Task requirements – What you return must be every line from the beginning of the data through the line holding "United States, site sanjuan_2010_Unit160_Ivan013.", unchanged.

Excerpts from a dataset
------------------------------------------------------------------------

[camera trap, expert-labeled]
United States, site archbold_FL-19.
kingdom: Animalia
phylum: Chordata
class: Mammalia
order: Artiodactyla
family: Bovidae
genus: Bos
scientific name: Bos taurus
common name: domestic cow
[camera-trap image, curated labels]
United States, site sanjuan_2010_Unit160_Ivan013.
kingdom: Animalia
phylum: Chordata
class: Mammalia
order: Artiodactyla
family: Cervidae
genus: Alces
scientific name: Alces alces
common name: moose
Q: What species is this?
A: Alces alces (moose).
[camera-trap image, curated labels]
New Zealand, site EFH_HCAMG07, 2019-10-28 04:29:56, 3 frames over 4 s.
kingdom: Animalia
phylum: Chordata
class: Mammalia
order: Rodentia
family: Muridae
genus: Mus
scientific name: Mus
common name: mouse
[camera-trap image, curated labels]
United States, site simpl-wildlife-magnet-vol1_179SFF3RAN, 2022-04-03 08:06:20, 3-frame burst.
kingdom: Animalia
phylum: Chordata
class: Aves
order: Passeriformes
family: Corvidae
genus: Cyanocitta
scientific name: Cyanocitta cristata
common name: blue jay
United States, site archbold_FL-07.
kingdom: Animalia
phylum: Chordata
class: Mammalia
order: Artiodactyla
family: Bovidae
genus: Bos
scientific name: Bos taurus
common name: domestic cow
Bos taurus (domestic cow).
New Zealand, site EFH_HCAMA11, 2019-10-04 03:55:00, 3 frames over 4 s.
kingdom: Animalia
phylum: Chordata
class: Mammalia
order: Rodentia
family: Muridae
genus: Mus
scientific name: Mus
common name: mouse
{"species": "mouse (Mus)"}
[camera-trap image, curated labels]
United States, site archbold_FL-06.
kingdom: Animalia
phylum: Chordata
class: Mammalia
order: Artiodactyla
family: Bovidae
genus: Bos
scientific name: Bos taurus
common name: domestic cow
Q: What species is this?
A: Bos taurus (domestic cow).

------------------------------------------------------------------------

Reply to the exercise –
[camera trap, expert-labeled]
United States, site archbold_FL-19.
kingdom: Animalia
phylum: Chordata
class: Mammalia
order: Artiodactyla
family: Bovidae
genus: Bos
scientific name: Bos taurus
common name: domestic cow
[camera-trap image, curated labels]
United States, site sanjuan_2010_Unit160_Ivan013.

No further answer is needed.